Would like to attend, but, I am not worthy to be in the presence of such a legend...

Looks like this year we won't need to flip a coin to decide between Bob's seminar and a Brown's game...


----------



## Rippin (Jan 21, 2007)

there's no such thing as flipping a coin for steelhead fishing...


----------



## steelheadBob (Jul 6, 2004)

Chrominator said:


> Would like to attend, but, I am not worthy to be in the presence of such a legend...
> 
> Looks like this year we won't need to flip a coin to decide between Bob's seminar and a Brown's game...

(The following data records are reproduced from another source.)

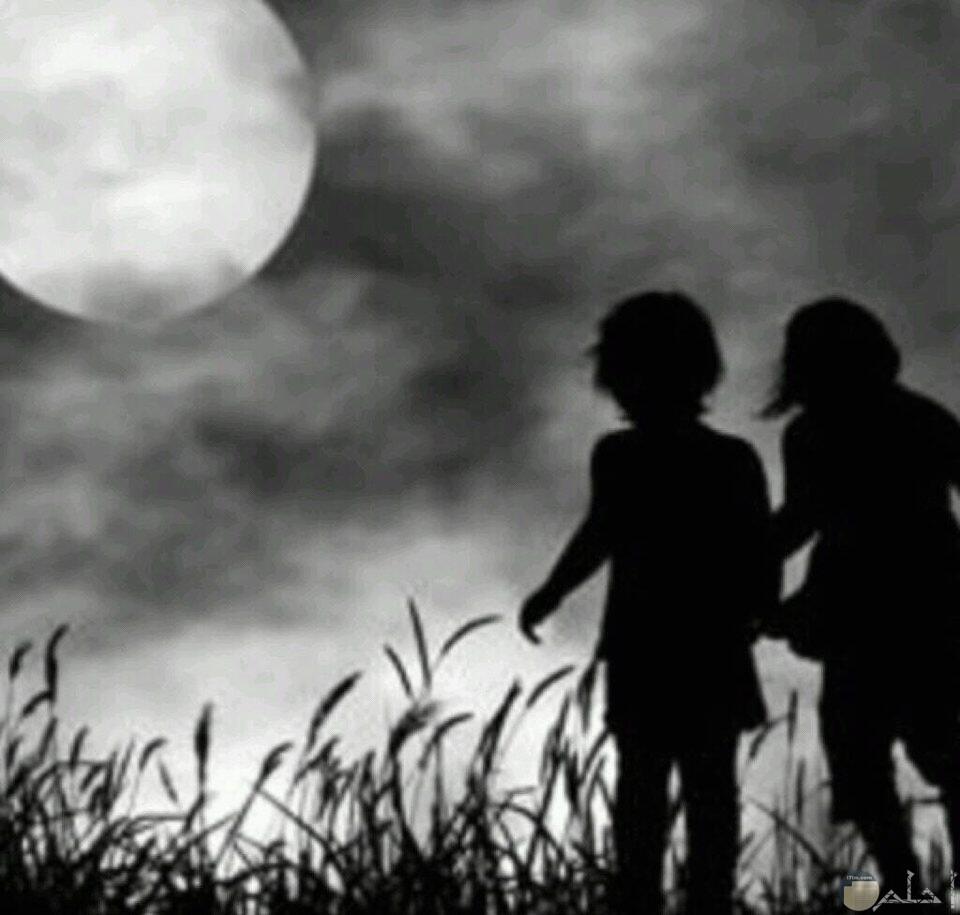 الحب والكبرياء هل يجتمعان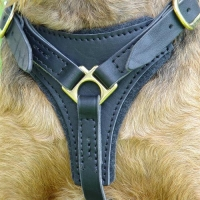 Tracking / Walking dog harness made of leather And Created To Fit Airedale Terrier H3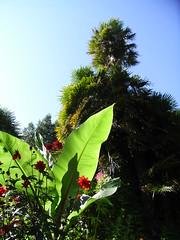 Leafs (maddavethorp) Tags: gardens dorset subtropical abbotsbury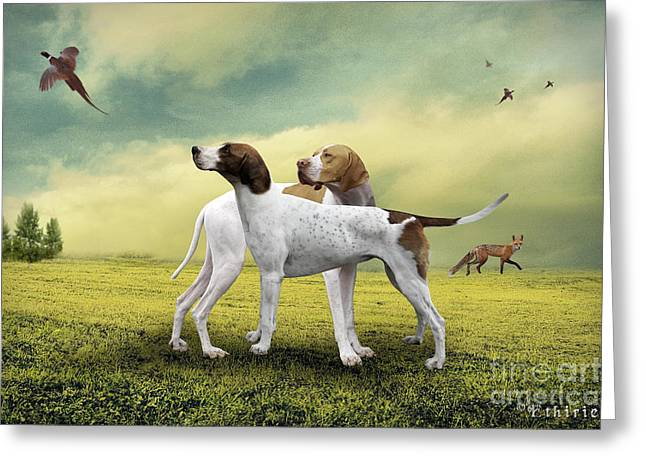 Two Hounds Greeting Cards - Fox and Hounds Greeting Card by Ethiriel  Photography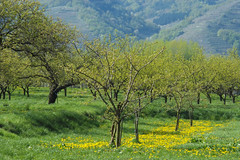 Orchard in Wachau, Austria (mlisowsk) Tags: flowers trees green grass yellow austria spring outdoor meadow orchard wachau flowersplants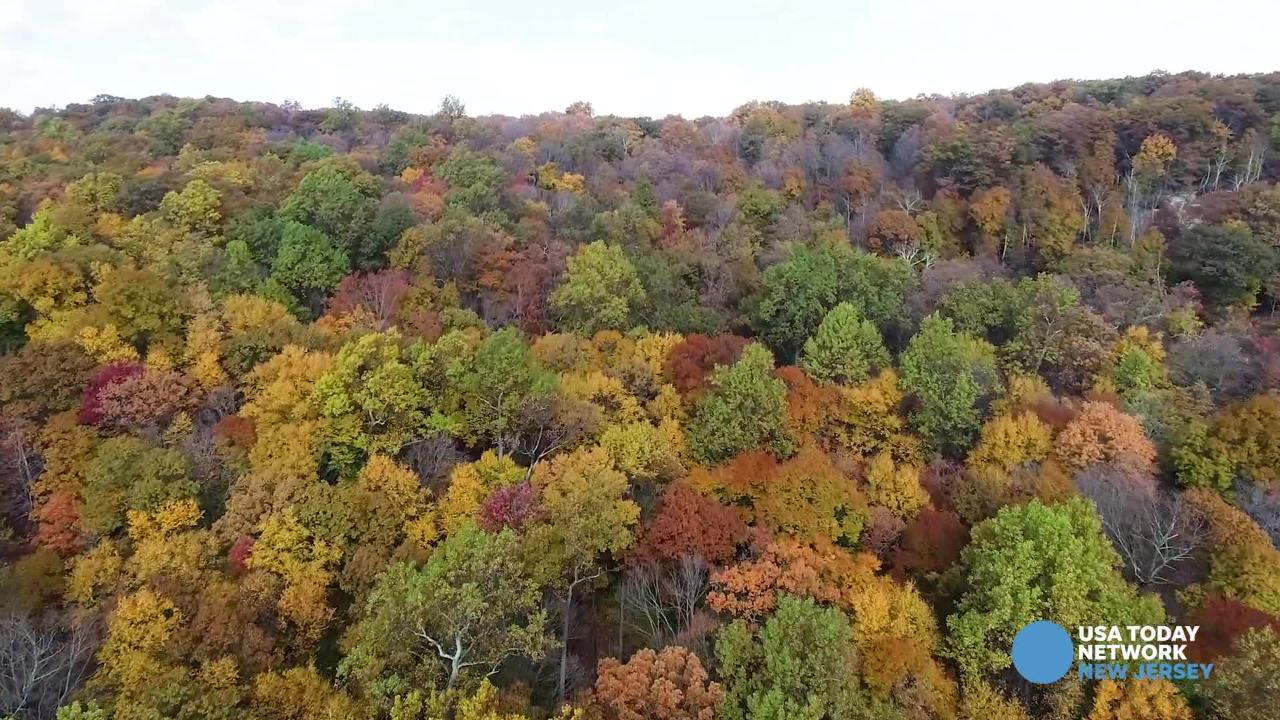 Drone footage of fall foliage at Ramapo Valley County Reservation Park in Mahwah.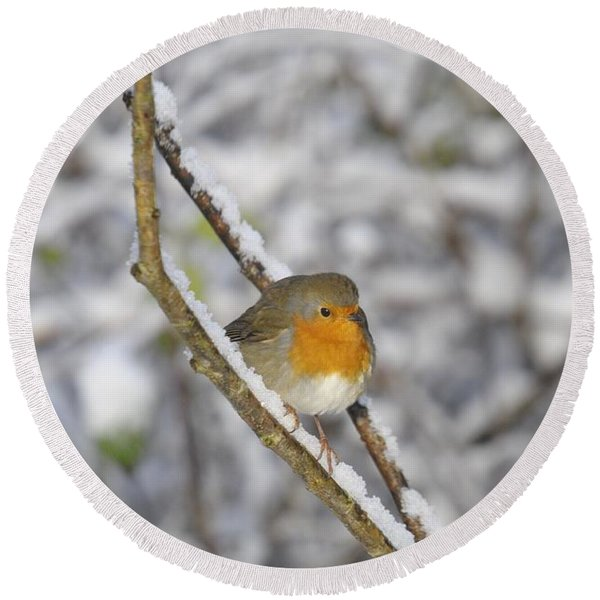 Robin At Winter Round Beach Towel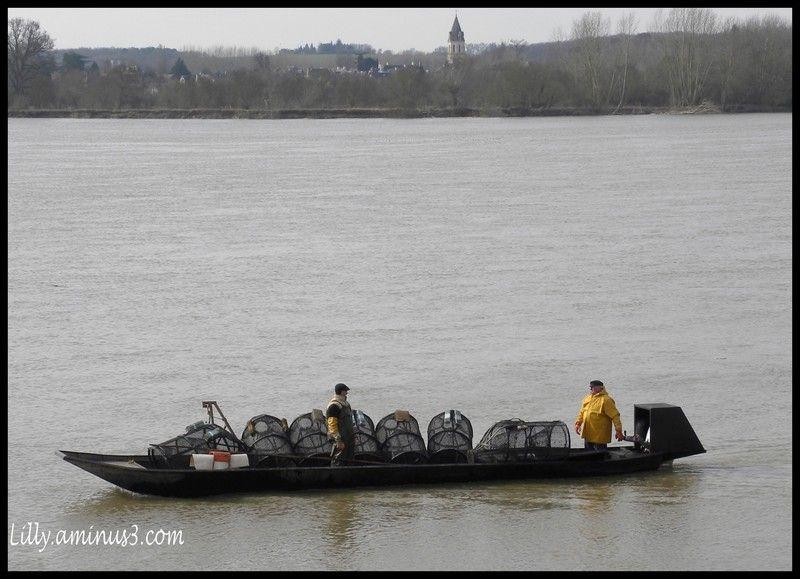 pêche bateau Loire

I didnt do it again did i ?????????? Browns game????? LOL
Now if it were Pitts game day........... Steelhead who??????


----------



## steelheadBob (Jul 6, 2004)

RedJada said:


> You can count on my wife and I being at the Sept. 4th seminar. We learned a lot form KSUFLASH last year at one of his Seminars. But, we are heading into our third season of steelhead fishing and have yet to get one on the hook. Were hopping this will be the year.
> 
> Thanks,
> RedJada


Cool, glad you guys can make it out... Bens is going to try and stop by.
Im trying to get ahold of brian from ODNR to come out and talk again, he couldnt make a seminar last year, hope this year.


----------



## trac1 (Aug 8, 2010)

I hope to make the one in Twinsburg.


----------



## Guest (Aug 14, 2010)

bob, i will shoot up to twinsburg, but is there any chance of doing a seminar in niles, ohio or is it too far?


----------



## steelheadBob (Jul 6, 2004)

I was going to do one in niles, but not until mid winter....


----------



## Coot (Jan 27, 2006)

I'll be there

I have been boatless all summer so I am looking forward to Fall steelhead.


----------



## steelheadBob (Jul 6, 2004)

Just an update, Ben (KSUFlash) is going to be out speaking for a bit about center pinning for steelhead at the twinsburg seminar.


----------



## thephildo0916 (Mar 4, 2009)

Nice. I will be at the sept 4th in twinsburg!


----------



## BuzzBob (Apr 10, 2004)

Sheffields 25 minutes from me. Not bad considering all the info your going to stick into my brain.


----------



## steelheadBob (Jul 6, 2004)

BuzzBob said:


> Sheffields 25 minutes from me. Not bad considering all the info your going to stick into my brain.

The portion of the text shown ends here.